I think Isaiah has to get healthy and prove that he can still play at an All-Star level. He is playing for a contract, and teams need to know what they are getting. This is an excellent opportunity for him to change his own narrative and for business reason, this situation with the Los Angeles Lakers is a better than the previous one he was in Cleveland.
Do you feel KD’s decision to join the Warriors last season was about winning a championship or focused more on business opportunities in Silicon Valley off the court?
I think it was a combination of both and from a basketball standpoint, it speaks for itself. Knowing that you have the opportunity to obtain business success off the court in Silicon Valley, Kevin is someone that likes to think outside of the box. He is someone that will take what is there and try to figure out how he can capitalize on an idea and turn it into something else. So, I think Kevin figured for business purposes, and as a member of the Warriors how to grow his portfolio off the court. I think he is one of the smartest athletes in sports, and I expect him to be an NBA team owner one day.
Do you feel there is equal opportunity for minorities in the mainstream media?
“I do not like to use the word minority. I like to use less than people of color because I never want to feel less than being that is the definition of that word. I am very proud of what we accomplished with the National Association of Black Journalists Sports Task Force, and I wish I had statics to share. There has been a high number of people from the Sports Task Force over the last five to ten years, most notably the previous five who landed opportunities in print, online, television and radio journalism. That perhaps hasn’t been coming their way, and I was the chair for six years, but I think our efforts have done a great job helping people land employment across the country.
What are your thoughts on individuals having the resume to cover specific events but due to publication circulation numbers or name recognition they receive a denial from the venue?

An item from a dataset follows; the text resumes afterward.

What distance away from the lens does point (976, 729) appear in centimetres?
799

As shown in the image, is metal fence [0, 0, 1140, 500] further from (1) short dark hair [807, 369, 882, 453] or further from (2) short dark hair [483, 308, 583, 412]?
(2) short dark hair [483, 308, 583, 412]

It is hard to say because each venue has different policies in place and I think there are so many blogs out there that clogs a lot of the publications that produce great work. I think hopefully with good journalism, those platforms you are interested in will see your value, and there is no way to deny you. If the work that you produce is excellent, then I think you can gain entry. It hard for me to answer because I am not on that end and I don’t know how many applications they are getting or their criteria on seat limitation. Keep pumping out great work, and you will get there.
Do you remember the last denial of access to an event as a member of the media and what was it?

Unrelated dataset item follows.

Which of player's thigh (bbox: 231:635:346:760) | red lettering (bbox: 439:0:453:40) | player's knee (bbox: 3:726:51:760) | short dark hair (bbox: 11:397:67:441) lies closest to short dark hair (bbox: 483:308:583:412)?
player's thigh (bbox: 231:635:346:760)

Luckily, I haven’t been denied. But I have always stayed in my realistic realm.
What advice would you like to share with young upcoming sports journalists looking to land paid positions at entities like, NBC, CBS, Fox, ESPN, Bleacher Report, and Deadspin?

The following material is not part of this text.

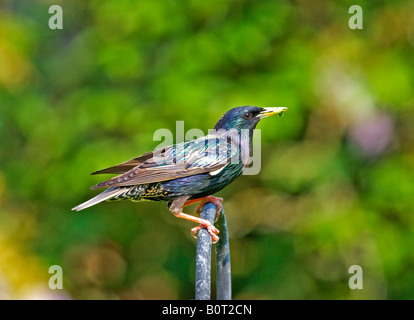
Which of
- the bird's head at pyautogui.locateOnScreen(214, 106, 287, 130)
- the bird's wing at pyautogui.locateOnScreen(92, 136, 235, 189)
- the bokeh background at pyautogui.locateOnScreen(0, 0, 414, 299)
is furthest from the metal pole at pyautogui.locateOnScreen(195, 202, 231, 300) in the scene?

I think when starting out, you must lower your expectations because there are too many mistakes made as a journalist. It took me 21 years to reach the ESPN platform, and I recently mentored a reporter that was an outstanding journalist in college, and his first job was in Laredo Texas. While he was there, he was able to make mistakes and learn from them to allow him to be a better reporter. I think too many young journalists have the mentality of wanting to be featured at these more prominent platforms right out of college and you have to build up to get to them.
Would you ever consider starting a platform as Bill Simmons did with ‘The Ringer’?
I enjoy working at ESPN and ‘The Undefeated. Best job I’ve ever had.
Is there anything else that we should be aware of that you are involved in this year?
My tenure at the NABJ as Chair of the Sports Task Force has ended, but I plan to stay involved, and I am excited about the direction they are moving in. There is a Diversity in Sports group at San Jose State that I am on the board for, and they are at the forefront. A lot of what I do involves mentoring young journalists behind the scenes.